» **Your goal**: Beginning at the line that contains "How far do (x=255, y=161)", transcribe the remaining lines of the listing exactly; include the final line and omit everything before.

====== Extracted material

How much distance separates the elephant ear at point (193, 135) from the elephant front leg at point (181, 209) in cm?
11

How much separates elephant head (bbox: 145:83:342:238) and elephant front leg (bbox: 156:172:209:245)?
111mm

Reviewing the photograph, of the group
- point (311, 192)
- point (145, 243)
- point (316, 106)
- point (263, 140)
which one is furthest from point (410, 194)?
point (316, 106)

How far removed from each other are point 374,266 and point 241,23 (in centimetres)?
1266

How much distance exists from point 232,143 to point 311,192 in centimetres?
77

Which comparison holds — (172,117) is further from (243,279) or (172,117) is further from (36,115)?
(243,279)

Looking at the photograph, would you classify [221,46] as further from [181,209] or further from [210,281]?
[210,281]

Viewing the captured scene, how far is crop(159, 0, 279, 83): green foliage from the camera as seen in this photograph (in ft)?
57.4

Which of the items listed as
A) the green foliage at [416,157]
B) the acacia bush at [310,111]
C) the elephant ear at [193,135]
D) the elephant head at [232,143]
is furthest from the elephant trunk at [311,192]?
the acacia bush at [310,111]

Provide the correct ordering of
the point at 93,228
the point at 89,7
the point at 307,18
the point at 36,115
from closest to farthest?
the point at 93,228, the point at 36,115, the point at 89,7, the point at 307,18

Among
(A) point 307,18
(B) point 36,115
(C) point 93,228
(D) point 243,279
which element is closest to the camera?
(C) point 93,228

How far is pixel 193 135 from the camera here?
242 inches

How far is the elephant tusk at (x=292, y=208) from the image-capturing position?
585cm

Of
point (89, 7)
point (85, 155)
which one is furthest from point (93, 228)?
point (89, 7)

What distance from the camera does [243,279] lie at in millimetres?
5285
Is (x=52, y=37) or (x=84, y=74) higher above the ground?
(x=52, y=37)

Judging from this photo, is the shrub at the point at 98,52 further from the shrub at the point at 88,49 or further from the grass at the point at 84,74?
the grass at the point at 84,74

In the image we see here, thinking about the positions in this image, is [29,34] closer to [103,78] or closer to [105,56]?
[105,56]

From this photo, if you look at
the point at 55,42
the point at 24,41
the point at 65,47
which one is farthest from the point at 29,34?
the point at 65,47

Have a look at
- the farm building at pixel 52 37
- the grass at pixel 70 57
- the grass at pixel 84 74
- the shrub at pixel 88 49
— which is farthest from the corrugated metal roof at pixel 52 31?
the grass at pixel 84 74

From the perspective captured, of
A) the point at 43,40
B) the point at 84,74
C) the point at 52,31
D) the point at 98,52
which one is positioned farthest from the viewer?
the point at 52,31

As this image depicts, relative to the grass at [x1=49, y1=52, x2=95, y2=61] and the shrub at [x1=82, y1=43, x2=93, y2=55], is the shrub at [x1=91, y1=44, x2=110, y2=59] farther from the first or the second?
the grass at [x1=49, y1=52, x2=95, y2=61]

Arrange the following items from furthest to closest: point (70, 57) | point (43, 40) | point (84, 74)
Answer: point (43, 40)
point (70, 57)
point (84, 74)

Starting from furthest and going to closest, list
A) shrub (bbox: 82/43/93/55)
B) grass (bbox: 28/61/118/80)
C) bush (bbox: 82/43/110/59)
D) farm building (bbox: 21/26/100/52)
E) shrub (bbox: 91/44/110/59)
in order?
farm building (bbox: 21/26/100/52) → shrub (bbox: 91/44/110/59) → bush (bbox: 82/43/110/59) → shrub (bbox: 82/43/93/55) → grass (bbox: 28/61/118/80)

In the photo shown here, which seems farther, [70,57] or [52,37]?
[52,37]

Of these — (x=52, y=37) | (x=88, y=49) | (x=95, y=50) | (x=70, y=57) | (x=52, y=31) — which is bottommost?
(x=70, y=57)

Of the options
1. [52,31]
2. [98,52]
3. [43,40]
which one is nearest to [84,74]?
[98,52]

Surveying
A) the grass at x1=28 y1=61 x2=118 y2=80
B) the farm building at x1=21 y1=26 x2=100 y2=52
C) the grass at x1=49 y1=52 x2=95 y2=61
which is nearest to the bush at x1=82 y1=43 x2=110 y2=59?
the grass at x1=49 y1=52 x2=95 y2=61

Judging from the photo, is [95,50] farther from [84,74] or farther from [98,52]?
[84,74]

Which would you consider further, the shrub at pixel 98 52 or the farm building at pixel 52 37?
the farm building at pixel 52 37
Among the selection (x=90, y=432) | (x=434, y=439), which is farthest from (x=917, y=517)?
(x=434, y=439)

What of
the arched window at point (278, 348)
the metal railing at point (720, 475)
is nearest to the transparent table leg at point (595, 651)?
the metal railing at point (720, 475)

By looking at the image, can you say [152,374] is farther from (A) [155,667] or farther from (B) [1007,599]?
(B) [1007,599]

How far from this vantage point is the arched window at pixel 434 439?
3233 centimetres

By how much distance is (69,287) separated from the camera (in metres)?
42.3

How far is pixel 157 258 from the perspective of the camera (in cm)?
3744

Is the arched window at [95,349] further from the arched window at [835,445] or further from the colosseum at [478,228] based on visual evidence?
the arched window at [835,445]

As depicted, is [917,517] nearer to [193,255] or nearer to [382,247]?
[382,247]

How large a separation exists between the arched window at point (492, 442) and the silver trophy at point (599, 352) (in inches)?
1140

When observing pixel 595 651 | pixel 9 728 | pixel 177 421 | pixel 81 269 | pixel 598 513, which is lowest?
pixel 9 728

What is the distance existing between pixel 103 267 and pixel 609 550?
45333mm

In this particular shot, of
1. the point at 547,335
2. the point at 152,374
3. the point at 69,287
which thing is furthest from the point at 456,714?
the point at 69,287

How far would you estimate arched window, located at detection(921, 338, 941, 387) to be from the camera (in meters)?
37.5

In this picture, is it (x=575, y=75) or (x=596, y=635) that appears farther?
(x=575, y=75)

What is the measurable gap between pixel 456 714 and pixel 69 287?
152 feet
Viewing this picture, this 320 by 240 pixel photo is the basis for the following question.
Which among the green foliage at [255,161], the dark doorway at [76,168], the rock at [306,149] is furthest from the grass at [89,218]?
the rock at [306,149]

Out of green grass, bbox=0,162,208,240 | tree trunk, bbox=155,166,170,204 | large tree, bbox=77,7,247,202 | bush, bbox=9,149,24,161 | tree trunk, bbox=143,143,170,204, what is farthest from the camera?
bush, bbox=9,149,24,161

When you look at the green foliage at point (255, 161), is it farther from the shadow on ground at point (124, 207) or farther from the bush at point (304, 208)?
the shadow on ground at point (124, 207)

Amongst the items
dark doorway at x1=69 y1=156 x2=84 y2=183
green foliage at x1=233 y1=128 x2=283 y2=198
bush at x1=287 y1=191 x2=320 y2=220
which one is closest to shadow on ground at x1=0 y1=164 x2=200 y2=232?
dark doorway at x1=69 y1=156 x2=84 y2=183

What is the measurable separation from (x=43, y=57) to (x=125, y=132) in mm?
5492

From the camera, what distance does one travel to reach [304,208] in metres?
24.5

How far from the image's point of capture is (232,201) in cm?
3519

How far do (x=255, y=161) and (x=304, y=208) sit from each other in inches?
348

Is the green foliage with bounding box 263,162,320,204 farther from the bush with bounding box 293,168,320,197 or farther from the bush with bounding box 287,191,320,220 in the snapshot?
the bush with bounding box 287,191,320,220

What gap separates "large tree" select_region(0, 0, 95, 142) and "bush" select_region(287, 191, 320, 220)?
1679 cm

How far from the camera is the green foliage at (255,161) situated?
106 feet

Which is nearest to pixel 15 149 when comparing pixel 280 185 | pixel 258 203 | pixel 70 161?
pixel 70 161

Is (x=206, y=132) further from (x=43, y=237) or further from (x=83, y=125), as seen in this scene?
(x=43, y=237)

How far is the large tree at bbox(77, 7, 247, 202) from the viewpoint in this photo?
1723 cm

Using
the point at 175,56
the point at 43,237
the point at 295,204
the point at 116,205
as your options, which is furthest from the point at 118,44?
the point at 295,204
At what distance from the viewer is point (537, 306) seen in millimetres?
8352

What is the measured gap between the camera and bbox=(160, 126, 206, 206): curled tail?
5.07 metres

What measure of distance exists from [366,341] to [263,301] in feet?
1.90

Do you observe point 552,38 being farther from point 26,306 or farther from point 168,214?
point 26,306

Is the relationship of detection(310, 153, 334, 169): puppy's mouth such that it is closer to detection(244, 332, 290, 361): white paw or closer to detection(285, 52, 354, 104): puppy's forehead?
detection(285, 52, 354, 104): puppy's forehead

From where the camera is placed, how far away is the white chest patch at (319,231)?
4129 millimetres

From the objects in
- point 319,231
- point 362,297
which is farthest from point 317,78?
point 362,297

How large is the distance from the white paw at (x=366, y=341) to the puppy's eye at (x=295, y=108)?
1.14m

============

» **Exercise result**:
How far do (x=255, y=161) and (x=304, y=208) sit from each other in inches?
348

Is the green foliage with bounding box 263,162,320,204 farther from the bush with bounding box 293,168,320,197 or farther from the bush with bounding box 287,191,320,220 in the snapshot?
the bush with bounding box 287,191,320,220

What gap separates "large tree" select_region(0, 0, 95, 142) and "bush" select_region(287, 191, 320, 220)?
1679 cm

How far from the camera is the green foliage at (255,161) situated?
106 feet

Which is nearest to pixel 15 149 when comparing pixel 280 185 | pixel 258 203 | pixel 70 161?
pixel 70 161

Is (x=206, y=132) further from (x=43, y=237) or further from (x=83, y=125), as seen in this scene?
(x=43, y=237)

How far is the large tree at bbox(77, 7, 247, 202) from the viewpoint in this photo?
1723 cm

Using
the point at 175,56
the point at 43,237
the point at 295,204
the point at 116,205
as your options, which is furthest from the point at 118,44?
the point at 295,204
At what distance from the viewer is point (537, 306) seen in millimetres?
8352

What is the measured gap between the camera and bbox=(160, 126, 206, 206): curled tail?
5.07 metres

What measure of distance exists from [366,341] to [263,301] in feet?
1.90

Do you observe point 552,38 being farther from point 26,306 or farther from point 168,214?
point 26,306

Is the relationship of detection(310, 153, 334, 169): puppy's mouth such that it is closer to detection(244, 332, 290, 361): white paw or closer to detection(285, 52, 354, 104): puppy's forehead?
detection(285, 52, 354, 104): puppy's forehead

From where the camera is placed, how far away is the white chest patch at (319,231)?
4129 millimetres

From the objects in
- point 319,231
- point 362,297
which is farthest from point 317,78?
point 362,297

How large is the distance from the white paw at (x=366, y=341) to the puppy's eye at (x=295, y=108)?
1.14m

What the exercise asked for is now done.